Association studies of polygenic traits with genomic loci are notoriously difficult when those studies are conducted at large geographical scales. The difficulty arises as genotype frequencies often vary in geographic space and across distinct environments in a complex fashion. Those large-scale variations are known to yield false positives in association testing approaches. The R package naturalgwas allows researchers to simulate trait association from observed genotypes, modelling gene by environment interactions where environment is derived from a climate database. The R package includes an oracle method correcting false associations by using the true set of confounding variables. The simulated data and the oracle method can be used 1) to compare the ability of association methods to correctly remove confounding factors for a particular data set, 2) to evaluate power to detect causal variants, and 3) to assess the influence of various parameters including the number of causal variants, effect sizes and gene by environment interaction.

--------------------------------------------------

*Problem to work on*.
Extend the description of the naturalgwas R package for simulating trait associations, starting right after its final sentence.

*Dataset items*.
--------------------------------------------------

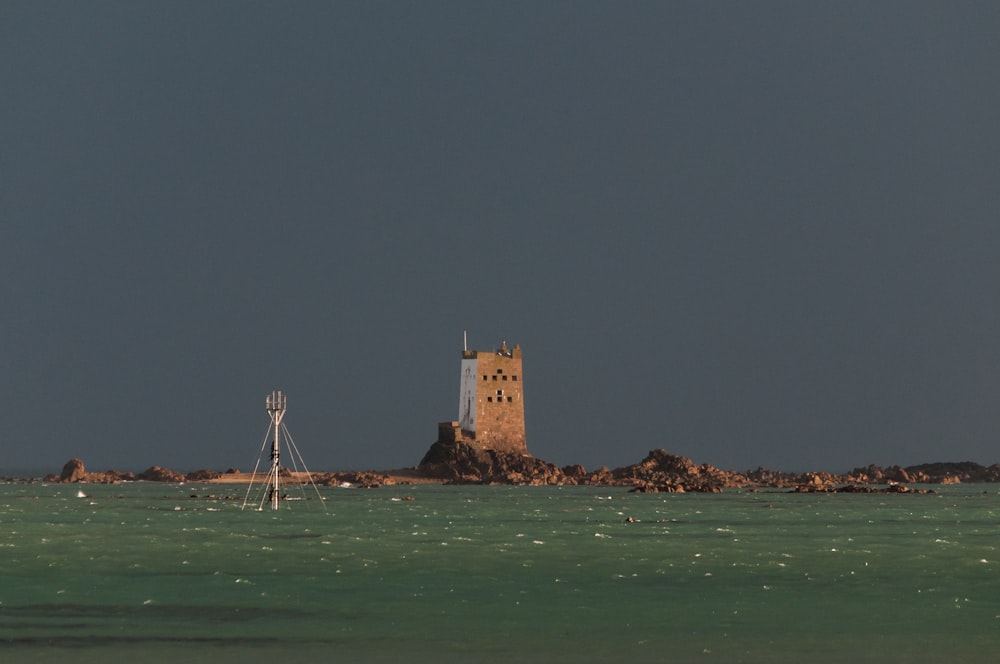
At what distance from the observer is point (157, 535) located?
65.1m

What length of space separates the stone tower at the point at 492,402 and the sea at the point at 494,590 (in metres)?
87.3

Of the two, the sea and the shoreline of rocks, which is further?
the shoreline of rocks

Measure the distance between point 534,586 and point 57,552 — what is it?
19101mm

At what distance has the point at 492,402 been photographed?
16862 cm

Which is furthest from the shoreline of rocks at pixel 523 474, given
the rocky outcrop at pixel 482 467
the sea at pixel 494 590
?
the sea at pixel 494 590

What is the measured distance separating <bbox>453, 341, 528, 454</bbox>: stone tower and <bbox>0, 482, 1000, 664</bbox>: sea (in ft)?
286

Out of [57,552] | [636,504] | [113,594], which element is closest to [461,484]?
[636,504]

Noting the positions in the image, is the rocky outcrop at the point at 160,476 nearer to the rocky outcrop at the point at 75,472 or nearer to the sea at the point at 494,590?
the rocky outcrop at the point at 75,472

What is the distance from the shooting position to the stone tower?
16800cm

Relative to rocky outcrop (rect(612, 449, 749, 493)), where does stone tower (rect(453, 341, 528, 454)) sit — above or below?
above

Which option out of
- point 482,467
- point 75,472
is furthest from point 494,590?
point 75,472

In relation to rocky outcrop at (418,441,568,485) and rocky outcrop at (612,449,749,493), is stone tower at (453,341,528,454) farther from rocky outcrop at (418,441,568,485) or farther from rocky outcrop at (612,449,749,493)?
rocky outcrop at (612,449,749,493)

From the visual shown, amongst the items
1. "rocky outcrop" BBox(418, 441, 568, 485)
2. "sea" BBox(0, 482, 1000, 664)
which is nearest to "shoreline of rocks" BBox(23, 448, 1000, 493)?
"rocky outcrop" BBox(418, 441, 568, 485)

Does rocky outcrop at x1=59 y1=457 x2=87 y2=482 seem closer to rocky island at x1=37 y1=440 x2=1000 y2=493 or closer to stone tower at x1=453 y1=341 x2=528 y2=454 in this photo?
rocky island at x1=37 y1=440 x2=1000 y2=493
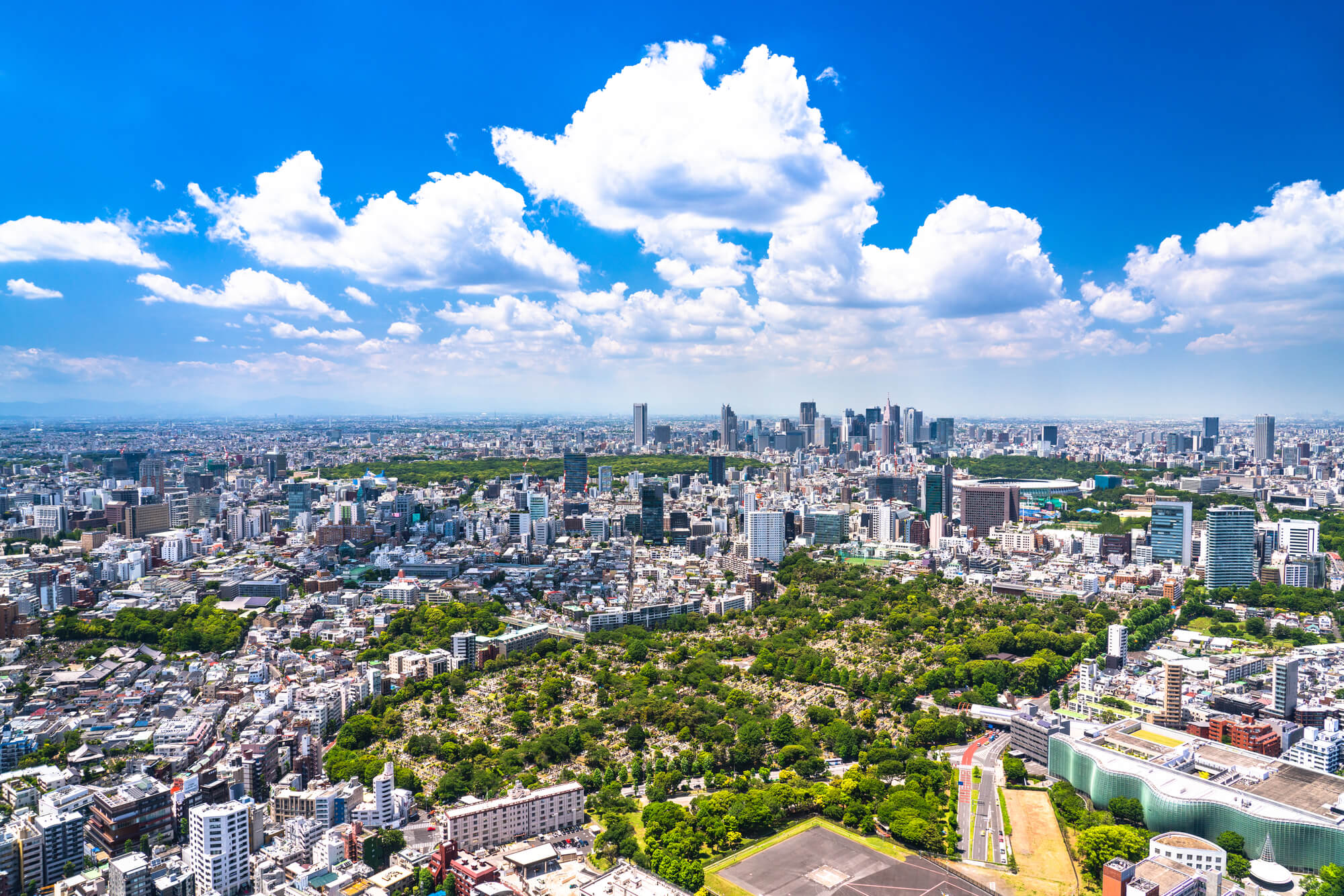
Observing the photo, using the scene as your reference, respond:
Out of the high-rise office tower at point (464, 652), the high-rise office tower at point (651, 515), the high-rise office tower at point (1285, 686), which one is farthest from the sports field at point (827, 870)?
the high-rise office tower at point (651, 515)

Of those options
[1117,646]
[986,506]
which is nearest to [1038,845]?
[1117,646]

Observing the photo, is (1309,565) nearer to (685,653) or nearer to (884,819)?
(685,653)

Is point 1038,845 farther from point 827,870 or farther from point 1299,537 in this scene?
point 1299,537

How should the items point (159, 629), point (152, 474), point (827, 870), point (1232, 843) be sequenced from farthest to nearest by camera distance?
point (152, 474) → point (159, 629) → point (1232, 843) → point (827, 870)

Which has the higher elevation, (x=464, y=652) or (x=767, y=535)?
(x=767, y=535)

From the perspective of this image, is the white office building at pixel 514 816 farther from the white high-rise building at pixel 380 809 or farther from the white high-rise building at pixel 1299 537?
the white high-rise building at pixel 1299 537

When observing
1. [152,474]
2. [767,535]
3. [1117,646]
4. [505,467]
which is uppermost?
[152,474]
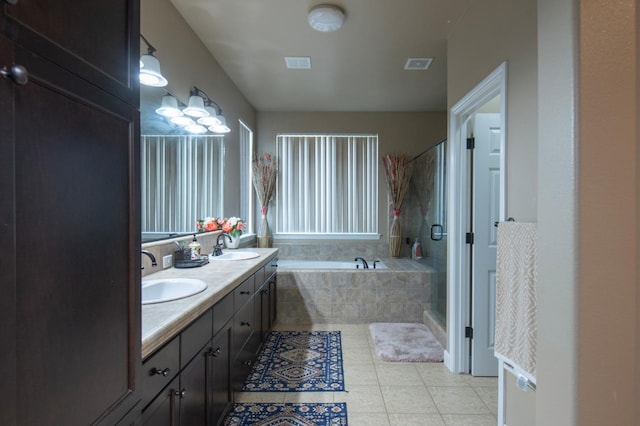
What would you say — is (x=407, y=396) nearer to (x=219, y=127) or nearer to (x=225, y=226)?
Result: (x=225, y=226)

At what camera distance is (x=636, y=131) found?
0.96m

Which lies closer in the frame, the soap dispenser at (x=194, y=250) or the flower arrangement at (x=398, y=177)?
the soap dispenser at (x=194, y=250)

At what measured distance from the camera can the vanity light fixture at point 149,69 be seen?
178 cm

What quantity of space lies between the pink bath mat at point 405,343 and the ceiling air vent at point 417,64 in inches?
107

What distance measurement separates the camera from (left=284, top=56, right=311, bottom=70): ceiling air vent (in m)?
2.90

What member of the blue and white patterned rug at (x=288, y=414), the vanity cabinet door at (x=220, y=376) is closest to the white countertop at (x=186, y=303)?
the vanity cabinet door at (x=220, y=376)

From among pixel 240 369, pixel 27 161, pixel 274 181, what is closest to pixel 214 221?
pixel 240 369

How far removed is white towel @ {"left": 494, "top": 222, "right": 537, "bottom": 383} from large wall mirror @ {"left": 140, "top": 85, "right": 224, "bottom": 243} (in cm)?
208

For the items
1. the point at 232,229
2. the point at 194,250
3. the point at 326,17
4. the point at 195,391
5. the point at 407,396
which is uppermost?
the point at 326,17

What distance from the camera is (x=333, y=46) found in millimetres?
2701

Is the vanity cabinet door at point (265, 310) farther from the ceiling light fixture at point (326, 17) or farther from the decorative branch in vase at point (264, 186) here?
the ceiling light fixture at point (326, 17)

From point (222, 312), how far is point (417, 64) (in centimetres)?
285

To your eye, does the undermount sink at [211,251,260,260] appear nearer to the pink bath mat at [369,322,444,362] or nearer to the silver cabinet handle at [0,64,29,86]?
the pink bath mat at [369,322,444,362]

--------------------------------------------------

*Written answer*.
This vignette presents a short tutorial on how to simulate phenotypes for “natural” organisms, and evaluate genome-wide association studies (GWAS) when field sampling has been performed at a large geographical scale. We illustrate the simulation approach with some phenotypic traits simulated from data of the plant species Arabidopsis thaliana (Atwell et al. 2010). To start with the R package naturalgwas, load the R functions in memory space as follows.
#install.packages("cate")
#devtools::install_github("bcm-uga/lfmm")
library(naturalgwas)
Running the main simulation function simu_pheno, and running the oracle method requires three files as input to the program: 1) a file encoding individual genotypes, 2) a file with individual geographic coordinates, and 3) a genetic map. Those data must be loaded in the R environment. The simulation could also work without geographic data by specifying a environmental variable. For example, we considered SNP data from the chromosome 5 of European accession/ecotypes of the plant species A. thaliana.
data(A.thaliana)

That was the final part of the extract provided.